Não será mais necessário lembrar-lhe do resto. Apesar de ter feito isto toda a vida, encontrando vários humanos e os destruídos, jamais encontrei um que me levasse a onde estou. Vivi a vida que desejei, afirmo, não, na verdade, a vida que a natureza me concedeu, todavia não imaginava que ela me levaria ao seu encontro para um propósito que ignorei.

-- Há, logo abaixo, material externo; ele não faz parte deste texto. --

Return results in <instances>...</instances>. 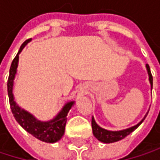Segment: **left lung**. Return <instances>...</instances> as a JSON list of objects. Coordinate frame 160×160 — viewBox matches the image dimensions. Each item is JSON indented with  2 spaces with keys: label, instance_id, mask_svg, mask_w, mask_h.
<instances>
[{
  "label": "left lung",
  "instance_id": "8db88e82",
  "mask_svg": "<svg viewBox=\"0 0 160 160\" xmlns=\"http://www.w3.org/2000/svg\"><path fill=\"white\" fill-rule=\"evenodd\" d=\"M145 68H146V70H147V73H148V77H149V82H150V85H151V91H152V88H153V77H152V74H151V71H150V68L149 66L146 64L145 65ZM148 112L145 114V116L144 117V118L139 122L137 123L136 125L132 126V127H130L128 129H124V130H121V131H108V130H106V129H103L101 128L94 120L93 117L92 118V133L93 135L95 136V138H97L100 142L102 143H105V144H110V143H115V142H118L119 140H122L123 138H125L127 135H129L130 133H132L135 129H137L141 123L143 122L145 118V117L147 116Z\"/></svg>",
  "mask_w": 160,
  "mask_h": 160
}]
</instances>
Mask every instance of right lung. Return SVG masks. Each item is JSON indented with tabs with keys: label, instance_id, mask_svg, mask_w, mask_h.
Listing matches in <instances>:
<instances>
[{
	"label": "right lung",
	"instance_id": "obj_1",
	"mask_svg": "<svg viewBox=\"0 0 160 160\" xmlns=\"http://www.w3.org/2000/svg\"><path fill=\"white\" fill-rule=\"evenodd\" d=\"M31 41V39L27 40L19 49L15 59L13 60L9 71V78L7 81V91H8V97L10 102V107L12 109V113L16 120L20 124V126L25 129L28 133L36 137L37 139L45 142V143H56L59 141L64 133H65V127L67 123V116L69 112L70 108L74 106L75 101H70L65 104L62 109L58 112V114L48 121H42L35 118L31 113L21 108L15 101V96L13 93L14 89V81L16 79L17 73V67L19 61V53L22 52L24 47Z\"/></svg>",
	"mask_w": 160,
	"mask_h": 160
}]
</instances>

Vou lhe dizer claramente: Naquele dia em que você levantou-se para passear com seu cão, não foi o entusiasmo da manhã que surgia no céu que o motivou a isto; e também não foi uma decisão motivada pelo lazer, jamais; você sabia que estava doente e que nunca iria sarar, sabia, portanto, que lhe faltava dias para morrer, e ainda assim manteve a altivez como forma de enganar aos que o conhecem e não ser notado a sua aparência “de morte”, – preferível dizer “aparência mórbida”, ou, “pálida”?; embora, nenhuma seja apropriada, - e uma ideia falsa de felicidade que o confortou. Se não fosse este sentimento encontrado por você minutos antes de me olhar, eu teria percebido seu estado, mas por sorte, este pensamento turvou minha percepção.
Acabou enfim, que copiei sua doença, e agora estou prestes a morrer, a mesma hora em que você morre, Sr. Anatore.
Agora sabe o porquê.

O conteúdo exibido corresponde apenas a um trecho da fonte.